* SOURCE EXCERPT:
3. Propose higher capacity limits. SBA considered capacities above 155,000 bpcd. SBA believes that 155,000 bpcd capacity is sufficient to enable small refiners to merge or form alliances and thereby reduce their costs while increasing the profitability of their activities. Further, SBA estimates that a higher bpcd capacity would enable no more refiners to become eligible as small businesses, because refiners with capacities above 155,000 bpcd have, to the extent SBA could determine, more than 1,500 employees.
SBA requests comments on its proposal to increase the capacity component of the size standard from 75,000 bpd to 155,000 barrels per calendar day (bpcd) total Operable Atmospheric Crude Oil Distillation. While SBA proposes this numerical capacity limit for small refiners to qualify as small businesses, SBA will consider the other alternatives as well, including the elimination of a bpcd limit, if comments warrant SBA's doing so. SBA also requests comments on its proposals to clarify the size measure by adopting the more precise term of “barrels per calendar day” in place of “barrels per day.” SBA also requests comment on its proposal to measure in bpcd a refiner's total Operable Atmospheric Crude Oil Distillation capacity. Specifically, SBA requests comments on the following issues:
1. Whether SBA should eliminate the capacity component, as requested, and the reasons why having no capacity limit as a component of the standard would be better for small refiners than retaining one.
2. Whether 155,000 bpcd is sufficient capacity for refiners to grow, merge, consolidate or otherwise share resources for Federal Government procurement, Start Printed Page 6443without losing their small business eligibility.
3. Whether SBA should adopt a capacity that is higher or lower than 155,000 bpcd. Commenters who recommend an alternative bpcd limit should also provide reasons why they believe their recommended capacity would be a more appropriate size for this industry for purposes of Federal Government procurement.
4. Whether SBA's estimate of the number of additional refiners that may gain eligibility as small refiners, as well as SBA's estimate of their capacity, accurately reflects the possible result of this proposed change.
5. Whether an increase to 155,000 bpcd would have any adverse affects on currently defined small refiners.
6. Whether SBA's proposal to adopt “barrels per calendar day” to replace “barrels per day” is acceptable.

* BRIEF 1: According to the excerpt on the refiner size standard, to what capacity does SBA propose raising the capacity component from 75,000 bpd?

* INPUT RECORDS:
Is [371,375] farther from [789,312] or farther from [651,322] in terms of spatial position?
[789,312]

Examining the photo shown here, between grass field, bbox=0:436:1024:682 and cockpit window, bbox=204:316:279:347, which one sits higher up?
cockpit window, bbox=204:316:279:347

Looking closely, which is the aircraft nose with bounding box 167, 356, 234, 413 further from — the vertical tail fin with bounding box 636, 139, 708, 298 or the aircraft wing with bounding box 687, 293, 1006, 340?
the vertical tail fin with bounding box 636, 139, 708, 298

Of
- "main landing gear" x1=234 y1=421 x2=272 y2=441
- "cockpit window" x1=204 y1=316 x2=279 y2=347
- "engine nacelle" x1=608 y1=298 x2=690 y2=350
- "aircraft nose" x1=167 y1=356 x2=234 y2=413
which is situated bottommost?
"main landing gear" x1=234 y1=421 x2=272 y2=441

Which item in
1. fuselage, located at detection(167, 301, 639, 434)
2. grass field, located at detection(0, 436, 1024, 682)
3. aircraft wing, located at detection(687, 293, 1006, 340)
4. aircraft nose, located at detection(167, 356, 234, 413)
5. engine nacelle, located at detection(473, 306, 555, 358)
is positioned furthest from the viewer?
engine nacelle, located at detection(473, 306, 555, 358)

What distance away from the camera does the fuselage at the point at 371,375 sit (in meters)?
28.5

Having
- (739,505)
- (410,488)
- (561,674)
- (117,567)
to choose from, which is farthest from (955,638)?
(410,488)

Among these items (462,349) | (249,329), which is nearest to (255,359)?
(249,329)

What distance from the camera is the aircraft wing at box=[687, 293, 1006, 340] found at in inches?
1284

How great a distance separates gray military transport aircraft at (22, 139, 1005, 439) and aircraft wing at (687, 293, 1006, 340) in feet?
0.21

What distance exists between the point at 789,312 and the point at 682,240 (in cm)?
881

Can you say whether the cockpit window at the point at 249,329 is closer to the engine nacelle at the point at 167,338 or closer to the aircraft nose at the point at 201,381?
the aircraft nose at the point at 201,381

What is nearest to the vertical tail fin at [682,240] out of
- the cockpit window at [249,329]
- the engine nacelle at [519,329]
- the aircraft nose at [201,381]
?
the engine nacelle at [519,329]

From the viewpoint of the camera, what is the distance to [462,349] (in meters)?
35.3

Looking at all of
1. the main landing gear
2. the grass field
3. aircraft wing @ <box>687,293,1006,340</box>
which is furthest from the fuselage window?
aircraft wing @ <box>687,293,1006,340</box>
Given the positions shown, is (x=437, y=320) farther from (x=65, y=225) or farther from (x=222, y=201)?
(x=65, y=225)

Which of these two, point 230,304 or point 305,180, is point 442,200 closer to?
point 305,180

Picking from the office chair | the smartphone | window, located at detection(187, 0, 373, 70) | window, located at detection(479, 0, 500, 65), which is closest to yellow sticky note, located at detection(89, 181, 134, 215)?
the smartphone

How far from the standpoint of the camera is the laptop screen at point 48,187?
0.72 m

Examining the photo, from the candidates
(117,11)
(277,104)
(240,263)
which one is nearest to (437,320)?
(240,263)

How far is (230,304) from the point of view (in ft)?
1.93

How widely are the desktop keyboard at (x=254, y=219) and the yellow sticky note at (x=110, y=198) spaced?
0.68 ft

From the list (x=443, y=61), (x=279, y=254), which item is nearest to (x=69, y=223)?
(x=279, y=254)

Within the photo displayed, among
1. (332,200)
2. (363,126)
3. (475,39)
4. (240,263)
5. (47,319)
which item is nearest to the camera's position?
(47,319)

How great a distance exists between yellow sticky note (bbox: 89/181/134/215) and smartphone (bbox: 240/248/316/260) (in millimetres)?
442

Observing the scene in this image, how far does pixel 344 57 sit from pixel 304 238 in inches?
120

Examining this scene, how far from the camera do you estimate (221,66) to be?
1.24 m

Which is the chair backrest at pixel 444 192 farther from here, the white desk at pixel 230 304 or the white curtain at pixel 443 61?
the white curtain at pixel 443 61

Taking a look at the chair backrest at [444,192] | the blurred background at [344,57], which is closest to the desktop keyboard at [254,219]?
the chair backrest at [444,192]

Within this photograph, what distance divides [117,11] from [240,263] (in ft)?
...
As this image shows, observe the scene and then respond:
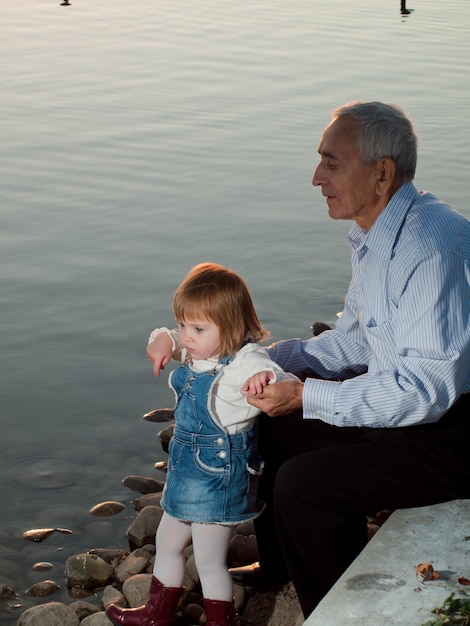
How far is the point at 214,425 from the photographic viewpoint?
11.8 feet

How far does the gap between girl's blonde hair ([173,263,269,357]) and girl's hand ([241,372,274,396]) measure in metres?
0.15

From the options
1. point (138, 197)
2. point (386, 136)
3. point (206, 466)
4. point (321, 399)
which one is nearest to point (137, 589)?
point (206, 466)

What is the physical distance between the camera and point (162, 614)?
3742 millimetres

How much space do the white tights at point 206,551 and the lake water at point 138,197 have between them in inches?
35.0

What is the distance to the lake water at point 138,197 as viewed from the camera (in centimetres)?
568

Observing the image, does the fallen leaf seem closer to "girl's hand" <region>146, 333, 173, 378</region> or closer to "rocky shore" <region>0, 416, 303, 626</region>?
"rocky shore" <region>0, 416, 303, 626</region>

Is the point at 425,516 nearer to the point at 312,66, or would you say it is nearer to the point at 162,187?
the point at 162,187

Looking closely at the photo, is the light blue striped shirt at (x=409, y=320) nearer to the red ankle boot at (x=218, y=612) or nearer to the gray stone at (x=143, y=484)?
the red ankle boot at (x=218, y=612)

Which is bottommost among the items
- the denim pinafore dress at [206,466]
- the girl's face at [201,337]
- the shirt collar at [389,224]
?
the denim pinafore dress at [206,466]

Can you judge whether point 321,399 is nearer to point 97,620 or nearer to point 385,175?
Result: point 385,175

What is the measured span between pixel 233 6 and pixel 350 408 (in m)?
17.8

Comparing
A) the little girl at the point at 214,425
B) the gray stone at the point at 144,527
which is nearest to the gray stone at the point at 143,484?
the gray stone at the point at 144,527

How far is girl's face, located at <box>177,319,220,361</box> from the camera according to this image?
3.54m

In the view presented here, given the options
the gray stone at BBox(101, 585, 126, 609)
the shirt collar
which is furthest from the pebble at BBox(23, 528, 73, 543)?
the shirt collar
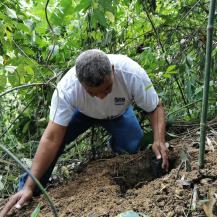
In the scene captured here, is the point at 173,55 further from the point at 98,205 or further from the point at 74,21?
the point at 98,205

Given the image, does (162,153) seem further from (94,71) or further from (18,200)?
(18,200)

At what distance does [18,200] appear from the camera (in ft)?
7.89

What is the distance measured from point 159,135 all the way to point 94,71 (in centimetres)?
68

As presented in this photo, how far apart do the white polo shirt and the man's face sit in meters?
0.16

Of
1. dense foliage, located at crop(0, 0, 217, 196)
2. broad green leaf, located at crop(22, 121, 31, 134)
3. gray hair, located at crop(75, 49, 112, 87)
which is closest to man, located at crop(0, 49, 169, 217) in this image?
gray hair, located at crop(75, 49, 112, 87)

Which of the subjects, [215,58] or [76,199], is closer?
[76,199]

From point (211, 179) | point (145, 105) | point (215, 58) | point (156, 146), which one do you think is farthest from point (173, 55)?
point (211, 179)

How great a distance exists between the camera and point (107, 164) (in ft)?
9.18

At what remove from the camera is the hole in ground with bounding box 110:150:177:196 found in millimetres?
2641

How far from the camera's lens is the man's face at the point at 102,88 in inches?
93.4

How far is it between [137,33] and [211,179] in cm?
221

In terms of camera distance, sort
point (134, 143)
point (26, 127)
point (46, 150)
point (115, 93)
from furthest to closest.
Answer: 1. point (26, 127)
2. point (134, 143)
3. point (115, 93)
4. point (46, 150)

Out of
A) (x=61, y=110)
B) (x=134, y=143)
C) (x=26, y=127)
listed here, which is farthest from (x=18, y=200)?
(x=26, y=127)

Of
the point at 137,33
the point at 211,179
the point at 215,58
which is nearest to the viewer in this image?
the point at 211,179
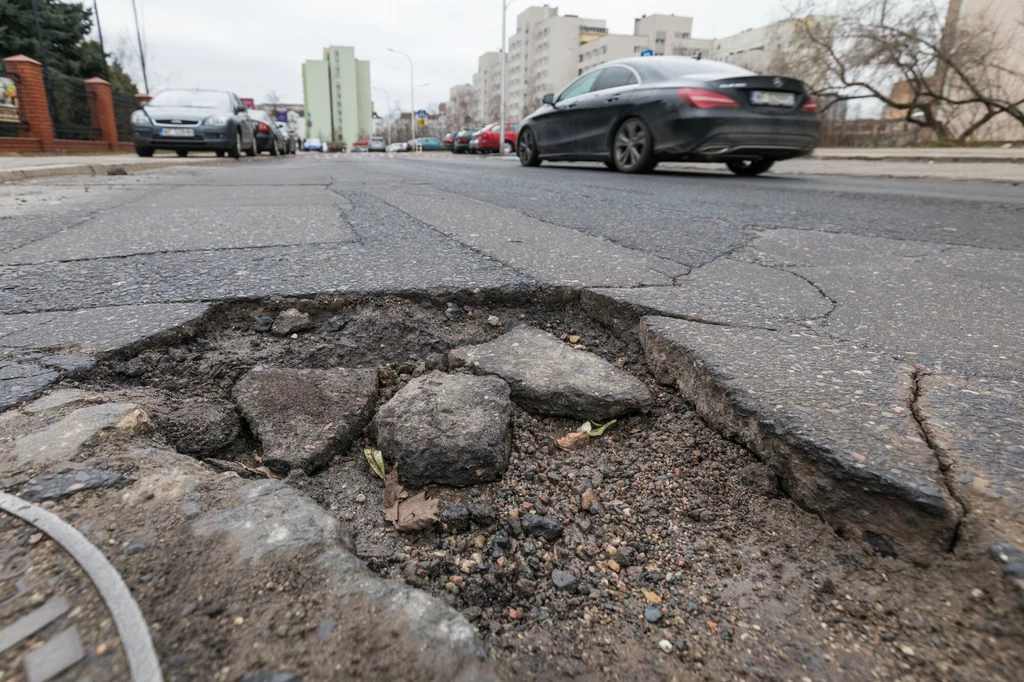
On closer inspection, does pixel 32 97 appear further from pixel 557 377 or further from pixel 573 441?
==
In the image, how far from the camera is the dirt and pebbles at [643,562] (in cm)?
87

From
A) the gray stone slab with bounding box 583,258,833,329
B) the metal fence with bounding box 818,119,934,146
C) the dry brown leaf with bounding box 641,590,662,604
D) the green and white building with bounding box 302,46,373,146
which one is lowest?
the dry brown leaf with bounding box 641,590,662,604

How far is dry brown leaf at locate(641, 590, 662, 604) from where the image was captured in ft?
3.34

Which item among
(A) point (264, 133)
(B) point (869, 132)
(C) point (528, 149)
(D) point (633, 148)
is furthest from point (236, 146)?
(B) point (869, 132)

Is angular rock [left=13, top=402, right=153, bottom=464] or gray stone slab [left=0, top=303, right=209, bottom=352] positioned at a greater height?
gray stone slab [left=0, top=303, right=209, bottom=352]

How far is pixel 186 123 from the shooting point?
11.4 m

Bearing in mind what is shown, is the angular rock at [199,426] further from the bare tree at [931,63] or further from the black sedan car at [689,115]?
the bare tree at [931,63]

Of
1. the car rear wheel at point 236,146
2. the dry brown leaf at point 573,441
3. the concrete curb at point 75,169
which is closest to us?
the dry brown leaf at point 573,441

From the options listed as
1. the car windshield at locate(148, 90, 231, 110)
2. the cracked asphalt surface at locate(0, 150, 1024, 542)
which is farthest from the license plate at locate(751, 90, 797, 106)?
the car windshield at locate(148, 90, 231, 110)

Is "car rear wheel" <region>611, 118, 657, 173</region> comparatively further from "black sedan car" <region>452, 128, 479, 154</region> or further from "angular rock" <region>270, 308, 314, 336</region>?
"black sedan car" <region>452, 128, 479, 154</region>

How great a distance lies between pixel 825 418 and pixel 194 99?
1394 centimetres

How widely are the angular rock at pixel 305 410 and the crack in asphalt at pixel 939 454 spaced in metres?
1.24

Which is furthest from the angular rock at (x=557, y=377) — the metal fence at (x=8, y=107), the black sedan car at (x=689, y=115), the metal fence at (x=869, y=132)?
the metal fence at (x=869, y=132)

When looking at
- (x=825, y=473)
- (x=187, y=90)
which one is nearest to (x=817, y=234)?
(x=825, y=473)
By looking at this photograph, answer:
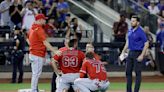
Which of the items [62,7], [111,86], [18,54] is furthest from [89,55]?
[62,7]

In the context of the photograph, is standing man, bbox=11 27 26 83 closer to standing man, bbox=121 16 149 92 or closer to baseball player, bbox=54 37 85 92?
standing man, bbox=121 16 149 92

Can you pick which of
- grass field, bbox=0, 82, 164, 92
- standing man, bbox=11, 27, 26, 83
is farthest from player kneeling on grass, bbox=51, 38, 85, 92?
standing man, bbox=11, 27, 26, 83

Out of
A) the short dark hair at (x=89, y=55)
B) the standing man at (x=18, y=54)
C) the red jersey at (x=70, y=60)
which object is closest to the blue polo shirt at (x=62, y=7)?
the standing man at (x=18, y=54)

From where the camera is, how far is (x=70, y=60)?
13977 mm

* BRIEF 2: How many lines in the rows contain the string "grass"? Give only the number.

* PROBLEM SOLUTION 1: 155,000 barrels per calendar day (bpcd)

* PROBLEM SOLUTION 2: 5